[[ DATA UNDER STUDY, beginning ]]

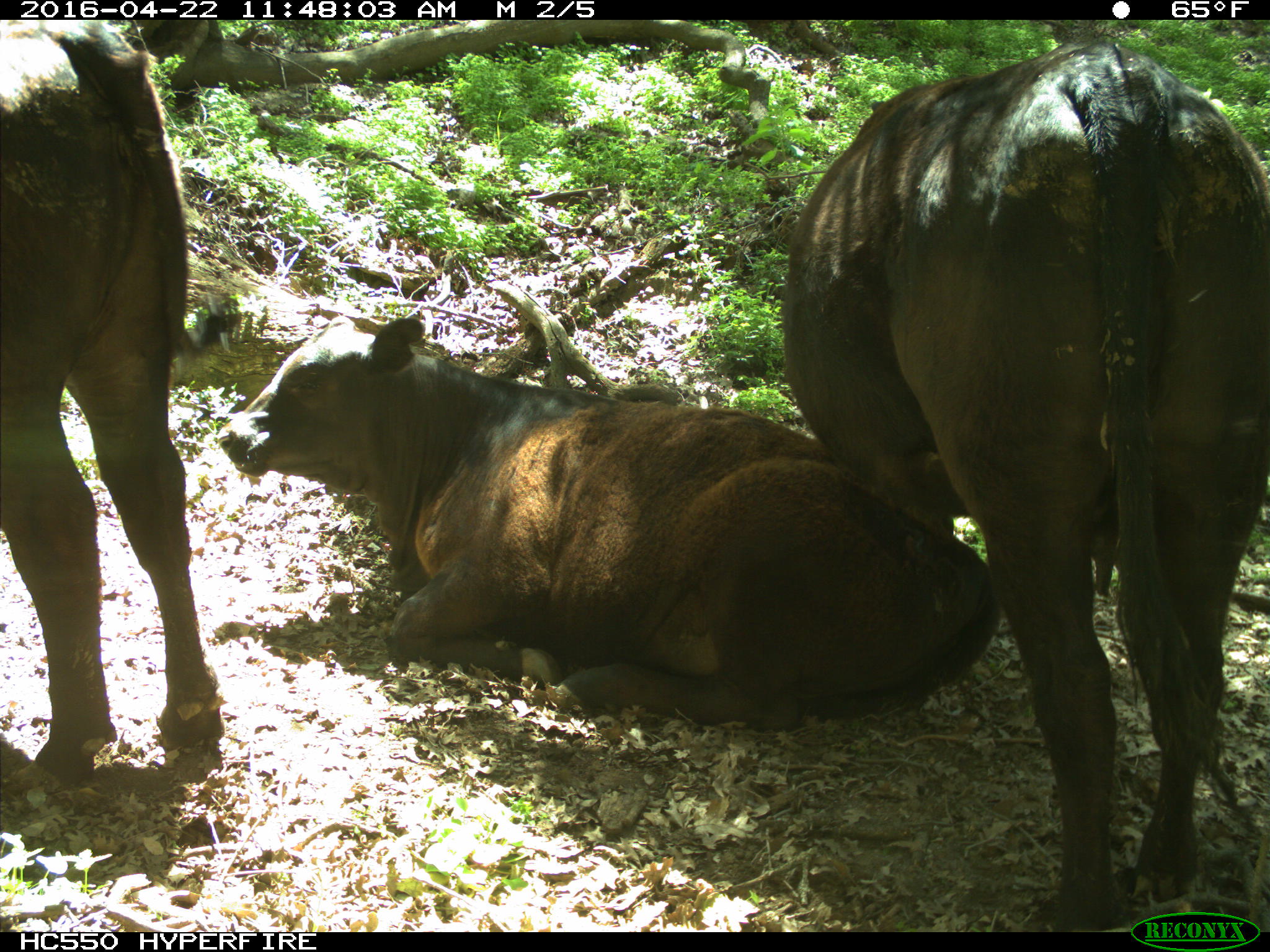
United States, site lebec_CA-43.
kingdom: Animalia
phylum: Chordata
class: Mammalia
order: Artiodactyla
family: Bovidae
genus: Bos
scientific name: Bos taurus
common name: domestic cow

[[ DATA UNDER STUDY, end ]]

WHAT TO PRODUCE | Write out the whole listing above exactly; do not include the pictures.

SOLUTION BELOW |
United States, site lebec_CA-43.
kingdom: Animalia
phylum: Chordata
class: Mammalia
order: Artiodactyla
family: Bovidae
genus: Bos
scientific name: Bos taurus
common name: domestic cow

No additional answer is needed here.